JS Tsushima (MSO-302) was the second ship of the s of the Japanese Maritime Self-Defense Force. She was commissioned on 23 March 1993.

== Development and design ==
The Maritime Self-Defense Force's transport and landing craft unit set up a fleet in 1955 with six general-purpose landing craft (LCUs) and 29 mobile landing craft (LCMs) provided by the U.S. Navy under the MSA Agreement. And. Subsequently, in 1961, based on the MSA agreement, three LST-542 class tank landing ships (LST-1 class final type) retired by the U.S. Navy were donated and started operation as Osumi type transport ships.

The three ships of the same type formed the first transport corps under the control of the Yokosuka District Force, but on May 1, 1962, they were reassigned under the direct control of the Self-Defense Fleet and engaged in maritime transport and maritime operation transport.
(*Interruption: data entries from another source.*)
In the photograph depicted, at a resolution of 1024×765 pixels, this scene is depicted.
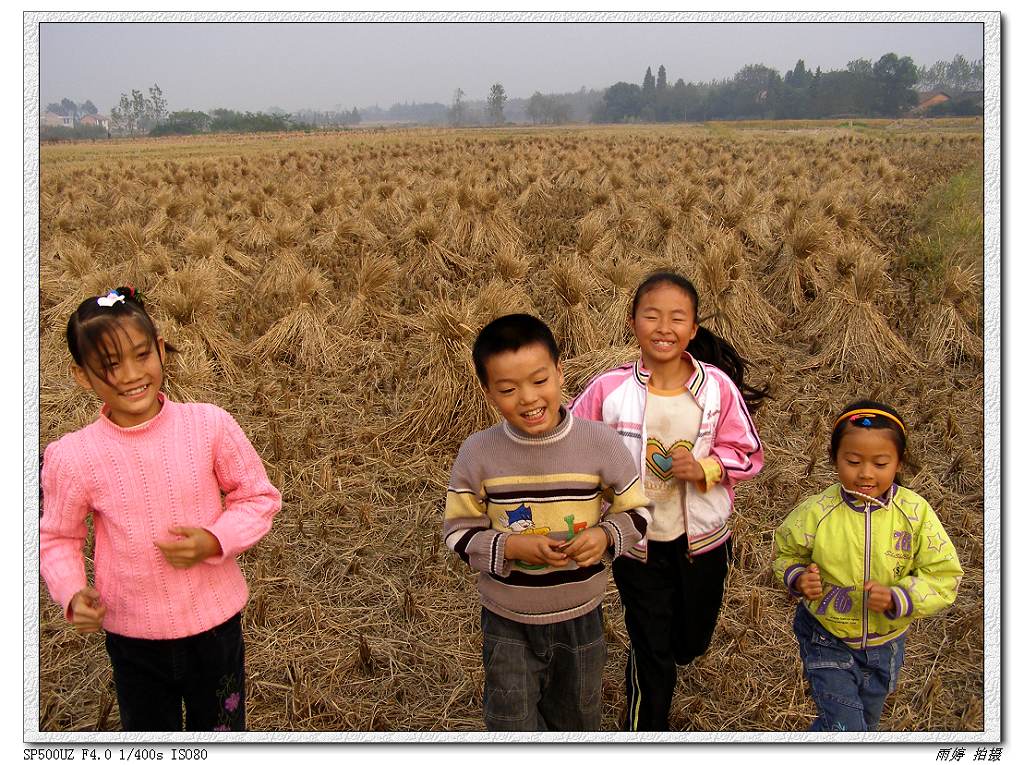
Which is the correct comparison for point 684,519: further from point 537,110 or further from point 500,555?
point 537,110

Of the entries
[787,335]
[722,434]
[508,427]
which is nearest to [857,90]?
[787,335]

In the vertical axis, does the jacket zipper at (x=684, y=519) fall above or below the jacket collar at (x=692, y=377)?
below

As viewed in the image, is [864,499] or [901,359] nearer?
[864,499]

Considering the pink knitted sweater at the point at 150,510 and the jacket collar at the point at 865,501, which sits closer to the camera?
the pink knitted sweater at the point at 150,510

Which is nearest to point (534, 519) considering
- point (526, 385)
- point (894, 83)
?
point (526, 385)

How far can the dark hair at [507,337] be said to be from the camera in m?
1.66

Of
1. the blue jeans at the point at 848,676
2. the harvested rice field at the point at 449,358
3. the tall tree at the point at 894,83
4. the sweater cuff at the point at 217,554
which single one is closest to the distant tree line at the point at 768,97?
the tall tree at the point at 894,83

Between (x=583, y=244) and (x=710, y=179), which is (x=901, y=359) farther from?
(x=710, y=179)

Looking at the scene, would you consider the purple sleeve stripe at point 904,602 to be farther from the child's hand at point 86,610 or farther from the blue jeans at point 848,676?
the child's hand at point 86,610

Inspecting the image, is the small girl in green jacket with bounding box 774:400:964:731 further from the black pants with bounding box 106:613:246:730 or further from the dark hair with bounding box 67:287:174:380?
the dark hair with bounding box 67:287:174:380

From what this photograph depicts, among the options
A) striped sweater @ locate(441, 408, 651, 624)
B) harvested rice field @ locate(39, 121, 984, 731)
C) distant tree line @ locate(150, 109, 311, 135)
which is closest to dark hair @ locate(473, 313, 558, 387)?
striped sweater @ locate(441, 408, 651, 624)

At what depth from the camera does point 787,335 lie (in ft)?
20.1

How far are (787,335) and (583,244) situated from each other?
2.25m
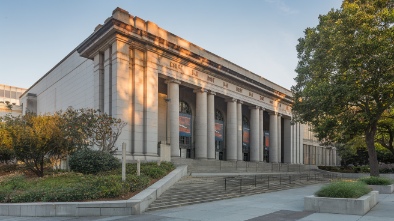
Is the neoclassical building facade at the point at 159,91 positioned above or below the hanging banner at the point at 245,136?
above

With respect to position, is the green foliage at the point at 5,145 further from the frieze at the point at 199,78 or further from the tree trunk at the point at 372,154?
the tree trunk at the point at 372,154

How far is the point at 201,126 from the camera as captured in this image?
38469 mm

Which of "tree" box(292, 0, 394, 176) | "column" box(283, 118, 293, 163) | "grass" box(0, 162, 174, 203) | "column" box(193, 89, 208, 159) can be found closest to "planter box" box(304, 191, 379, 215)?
"grass" box(0, 162, 174, 203)

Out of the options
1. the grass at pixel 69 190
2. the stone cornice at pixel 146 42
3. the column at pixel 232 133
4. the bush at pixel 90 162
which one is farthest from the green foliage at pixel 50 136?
the column at pixel 232 133

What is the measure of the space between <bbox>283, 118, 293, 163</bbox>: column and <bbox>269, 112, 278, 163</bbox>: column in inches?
273

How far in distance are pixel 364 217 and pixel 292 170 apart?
38.0m

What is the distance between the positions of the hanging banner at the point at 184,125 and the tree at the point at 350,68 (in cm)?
1424

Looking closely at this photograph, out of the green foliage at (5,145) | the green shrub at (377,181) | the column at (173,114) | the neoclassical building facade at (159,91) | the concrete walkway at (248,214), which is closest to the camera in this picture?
the concrete walkway at (248,214)

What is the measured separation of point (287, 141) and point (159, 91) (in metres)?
29.2

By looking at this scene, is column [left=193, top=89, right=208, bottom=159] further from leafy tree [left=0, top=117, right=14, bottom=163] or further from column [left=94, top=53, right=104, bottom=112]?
leafy tree [left=0, top=117, right=14, bottom=163]

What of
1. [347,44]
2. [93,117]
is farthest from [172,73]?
[347,44]

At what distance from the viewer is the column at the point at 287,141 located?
198 feet

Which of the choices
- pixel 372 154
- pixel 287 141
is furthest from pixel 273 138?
pixel 372 154

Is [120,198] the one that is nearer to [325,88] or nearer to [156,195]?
[156,195]
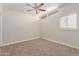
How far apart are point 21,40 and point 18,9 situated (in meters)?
0.45

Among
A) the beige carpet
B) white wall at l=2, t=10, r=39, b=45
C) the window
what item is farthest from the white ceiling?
the beige carpet

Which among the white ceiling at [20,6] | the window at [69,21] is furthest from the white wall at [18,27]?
the window at [69,21]

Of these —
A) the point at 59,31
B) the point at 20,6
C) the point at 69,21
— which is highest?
the point at 20,6

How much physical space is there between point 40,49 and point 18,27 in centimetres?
45

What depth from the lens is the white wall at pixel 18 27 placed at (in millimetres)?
1931

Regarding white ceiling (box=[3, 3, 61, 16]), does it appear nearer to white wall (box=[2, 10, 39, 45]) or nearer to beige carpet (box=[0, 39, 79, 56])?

It was an extremely practical landing ship except for the lack of speed, but all of them were built from 1944 to 1945, and since they will reach the end of their useful life in the 40's of the Showa era, an alternative ship is needed. Was there. For this reason, the design of the 1,500-ton type (45LST), which had been built for the district corps a little earlier, was expanded, and it was built as a 2,000-ton type transport ship for agile operation under the SDF fleet.

== Construction and career ==
She was the second minesweeper of the Maritime Self-Defense Force. The 1989 plan minesweeper No. 302 based on the medium-term defense capability development plan was laid down at the JFE Holdings on July 20, 1990, launched on September 20, 1991, and launched on March 23, 1993. It was put into service, and was incorporated into the 2nd Mine Warfare Force as a ship under direct control and deployed in Yokosuka. On March 23, the same year, the 51st Mine Warfare Force was newly formed under the 2nd Mine Warfare Force, and was incorporated with the second ship commissioned on the same day.

On March 13, 2000, the Mine Warfare Force was reorganized due to the reorganization of the Mine Warfare Force, and the 51st Mine Warfare Force was transferred to the Mine Warfare Force.

Departed Yokosuka with on September 8, 2011, and arrived at Da Nang Port in Vietnam and Port Blair in the Andaman Islands of the Indian Ocean for the first time as a JMSDF ship, and at Bahrain Minasalman Port on October 14. After arriving, Japan participated in the "multilateral sweeping training co-sponsored by the United States and the United Kingdom" for the first time in the Persian Gulf off Bahrain from the 15th to the 30th of the same month. Returned to Japan on December 1.

Removed from the register on July 1, 2016. The total cruising distance was 275,396.6NM (about 13 laps of the earth), and the total voyage time was 36,849.7 hours (1536 days).